While you wait: Participate 📱💻

If you create a factor variable, but you do no explicitly give the levels of your factor an order, what default does R apply?

  • chronological;
  • the order in which the levels first appear in the data frame;
  • alphabetical;
  • no default. it will throw an error.

Scan the QR code or go HERE. Log in with your Duke NetID.

Midterm 1

. . .

It’s two weeks from today!

. . .

I’ll say more next week when I post the study guide.
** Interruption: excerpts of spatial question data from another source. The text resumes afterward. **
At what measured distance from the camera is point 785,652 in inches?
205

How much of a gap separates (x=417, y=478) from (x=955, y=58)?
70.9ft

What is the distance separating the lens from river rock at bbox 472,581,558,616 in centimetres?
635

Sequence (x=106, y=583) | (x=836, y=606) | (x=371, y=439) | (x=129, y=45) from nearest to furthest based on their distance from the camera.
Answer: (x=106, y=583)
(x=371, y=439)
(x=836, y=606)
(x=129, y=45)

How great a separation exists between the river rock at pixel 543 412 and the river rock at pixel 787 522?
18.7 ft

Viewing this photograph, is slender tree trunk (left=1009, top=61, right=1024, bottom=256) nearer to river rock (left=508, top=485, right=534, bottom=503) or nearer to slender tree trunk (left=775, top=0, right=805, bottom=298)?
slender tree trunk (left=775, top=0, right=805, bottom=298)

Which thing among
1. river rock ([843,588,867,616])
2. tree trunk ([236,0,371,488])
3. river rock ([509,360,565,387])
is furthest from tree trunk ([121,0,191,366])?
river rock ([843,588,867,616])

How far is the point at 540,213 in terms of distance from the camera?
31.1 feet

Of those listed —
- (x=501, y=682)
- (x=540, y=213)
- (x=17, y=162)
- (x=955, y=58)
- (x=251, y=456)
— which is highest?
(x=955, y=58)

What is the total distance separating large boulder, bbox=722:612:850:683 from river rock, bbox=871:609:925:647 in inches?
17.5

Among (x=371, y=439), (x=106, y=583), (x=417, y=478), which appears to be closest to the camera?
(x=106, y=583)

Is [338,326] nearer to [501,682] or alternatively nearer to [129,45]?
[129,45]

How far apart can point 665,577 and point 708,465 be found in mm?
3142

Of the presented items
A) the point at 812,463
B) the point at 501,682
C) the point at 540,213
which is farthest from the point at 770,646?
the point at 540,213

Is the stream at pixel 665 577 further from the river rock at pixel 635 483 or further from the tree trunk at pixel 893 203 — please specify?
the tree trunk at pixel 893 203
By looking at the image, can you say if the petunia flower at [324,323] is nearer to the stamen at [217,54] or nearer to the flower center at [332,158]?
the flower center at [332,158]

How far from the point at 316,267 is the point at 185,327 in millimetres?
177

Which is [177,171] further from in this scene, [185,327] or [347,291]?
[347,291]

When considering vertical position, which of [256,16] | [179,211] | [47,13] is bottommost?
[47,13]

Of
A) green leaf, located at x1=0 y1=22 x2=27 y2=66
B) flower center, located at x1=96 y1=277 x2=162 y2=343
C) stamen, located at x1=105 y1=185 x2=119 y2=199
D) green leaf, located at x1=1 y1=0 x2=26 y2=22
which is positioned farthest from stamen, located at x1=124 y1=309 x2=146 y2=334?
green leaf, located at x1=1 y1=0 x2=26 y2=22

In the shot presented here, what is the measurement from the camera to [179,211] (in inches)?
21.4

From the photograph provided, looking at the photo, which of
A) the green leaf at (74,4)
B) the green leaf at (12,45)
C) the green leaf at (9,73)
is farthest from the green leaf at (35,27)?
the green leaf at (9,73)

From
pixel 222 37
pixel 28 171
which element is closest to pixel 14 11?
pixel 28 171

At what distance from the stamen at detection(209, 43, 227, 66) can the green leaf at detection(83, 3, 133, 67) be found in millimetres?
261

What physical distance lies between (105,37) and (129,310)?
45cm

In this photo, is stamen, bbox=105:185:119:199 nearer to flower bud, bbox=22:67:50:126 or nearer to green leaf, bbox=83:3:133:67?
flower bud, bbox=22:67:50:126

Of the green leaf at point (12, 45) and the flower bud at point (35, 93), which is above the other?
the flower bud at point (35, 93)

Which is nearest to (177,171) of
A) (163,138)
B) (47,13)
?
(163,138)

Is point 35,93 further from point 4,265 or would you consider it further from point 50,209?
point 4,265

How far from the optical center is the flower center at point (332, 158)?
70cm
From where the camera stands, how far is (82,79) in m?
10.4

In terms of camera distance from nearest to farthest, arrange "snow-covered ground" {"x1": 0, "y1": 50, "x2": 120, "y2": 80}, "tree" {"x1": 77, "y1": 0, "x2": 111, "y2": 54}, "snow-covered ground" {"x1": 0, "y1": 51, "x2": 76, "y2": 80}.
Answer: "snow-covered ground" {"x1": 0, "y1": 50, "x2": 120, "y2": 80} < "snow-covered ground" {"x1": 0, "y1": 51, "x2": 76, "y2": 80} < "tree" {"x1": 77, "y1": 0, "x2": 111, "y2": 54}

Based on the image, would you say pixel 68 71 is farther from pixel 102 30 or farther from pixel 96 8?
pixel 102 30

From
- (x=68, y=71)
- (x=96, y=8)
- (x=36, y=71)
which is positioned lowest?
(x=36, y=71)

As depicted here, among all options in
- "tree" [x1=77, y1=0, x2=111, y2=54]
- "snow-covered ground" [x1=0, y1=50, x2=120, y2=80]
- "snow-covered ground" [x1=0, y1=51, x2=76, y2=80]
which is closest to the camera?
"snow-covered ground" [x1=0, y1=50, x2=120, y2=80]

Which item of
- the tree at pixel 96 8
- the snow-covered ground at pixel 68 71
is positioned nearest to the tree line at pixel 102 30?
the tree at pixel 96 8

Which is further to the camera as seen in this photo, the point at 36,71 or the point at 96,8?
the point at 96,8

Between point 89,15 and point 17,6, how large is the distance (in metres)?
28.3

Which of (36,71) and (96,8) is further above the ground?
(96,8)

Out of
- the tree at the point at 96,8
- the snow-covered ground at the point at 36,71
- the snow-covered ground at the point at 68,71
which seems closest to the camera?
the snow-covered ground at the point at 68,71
Project starts next Thursday

  • 15% of your final course grade;
  • Instructor randomly assign teams within lab, taking into account the domain interests (econ, health, sports, etc) you expressed on the “Getting to Know You” survey:
  • Important dates:
    • Thu Feb 19 - how to collaborate with git/github, start proposal;
    • Sun Feb 22 - submit proposal;
    • Thu Feb 26 - work period;
    • Thu Mar 5 - peer review, work period
    • Thu Mar 26 - final presentation;
    • Sun Mar 29 - final submission.
  • You will evaluate your peers throughout, and good collaboration is part of the project grade.

GitHub workflow

Render, Commit, and Push early and often! We actually assign points to this on lab and HW:

  • At least 3 commits to .qmd file: (out of 3 points)
  • At least 1 commit to .pdf file: (out of 2 points)
  • Git email correctly configured: (out of 2 points)

GitHub workflow

As a courtesy to your teammates, practice good habits!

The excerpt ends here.